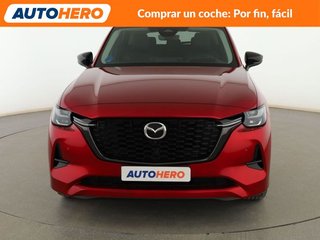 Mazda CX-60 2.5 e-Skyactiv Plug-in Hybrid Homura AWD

------------------------------------------------

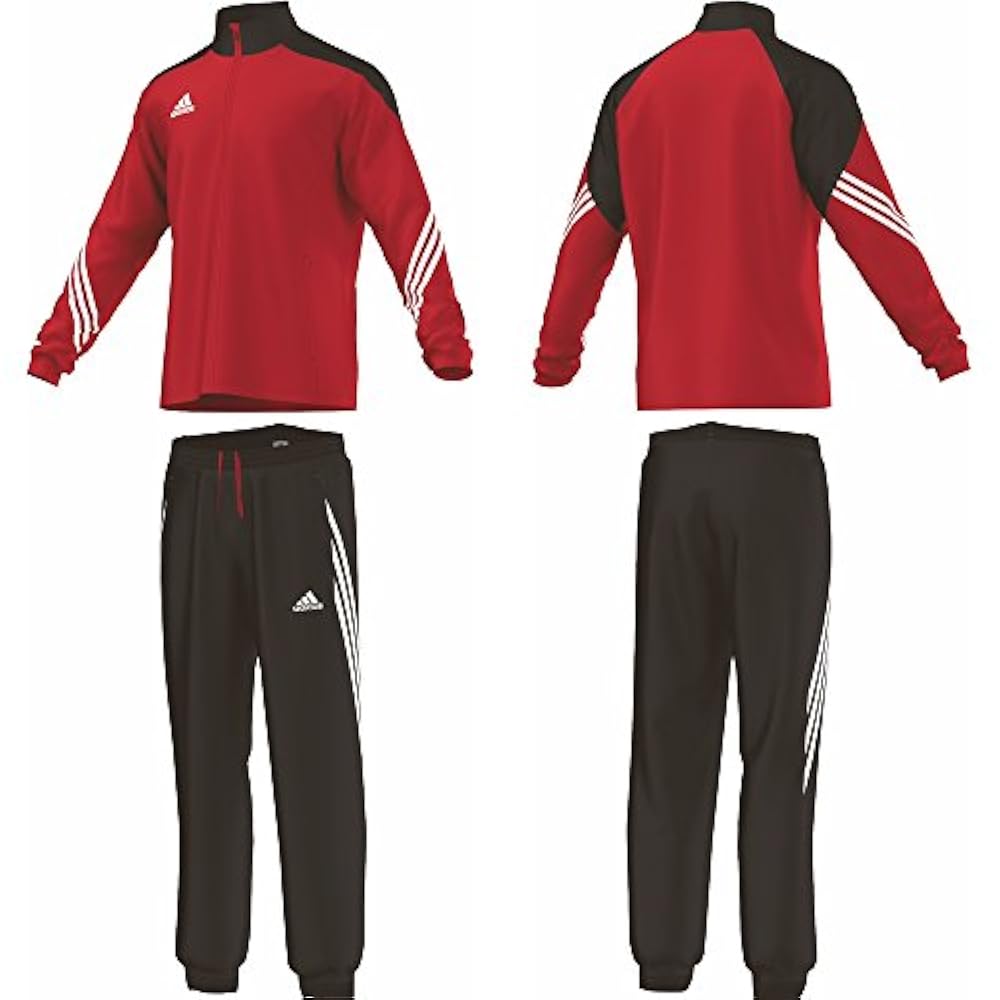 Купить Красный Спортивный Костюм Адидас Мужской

------------------------------------------------

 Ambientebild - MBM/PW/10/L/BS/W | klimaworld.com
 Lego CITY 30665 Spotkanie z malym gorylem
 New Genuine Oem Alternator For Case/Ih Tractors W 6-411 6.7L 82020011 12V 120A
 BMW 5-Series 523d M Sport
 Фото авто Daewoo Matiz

------------------------------------------------

- Task prompt: The listing above holds a line with "Ambientebild - MBM/PW/10/L/BS/W" and a line with "Фото авто Daewoo Matiz". Print the stretch from the first through the second, exactly and alone.

- Completed task:
 Ambientebild - MBM/PW/10/L/BS/W | klimaworld.com
 Lego CITY 30665 Spotkanie z malym gorylem
 New Genuine Oem Alternator For Case/Ih Tractors W 6-411 6.7L 82020011 12V 120A
 BMW 5-Series 523d M Sport
 Фото авто Daewoo Matiz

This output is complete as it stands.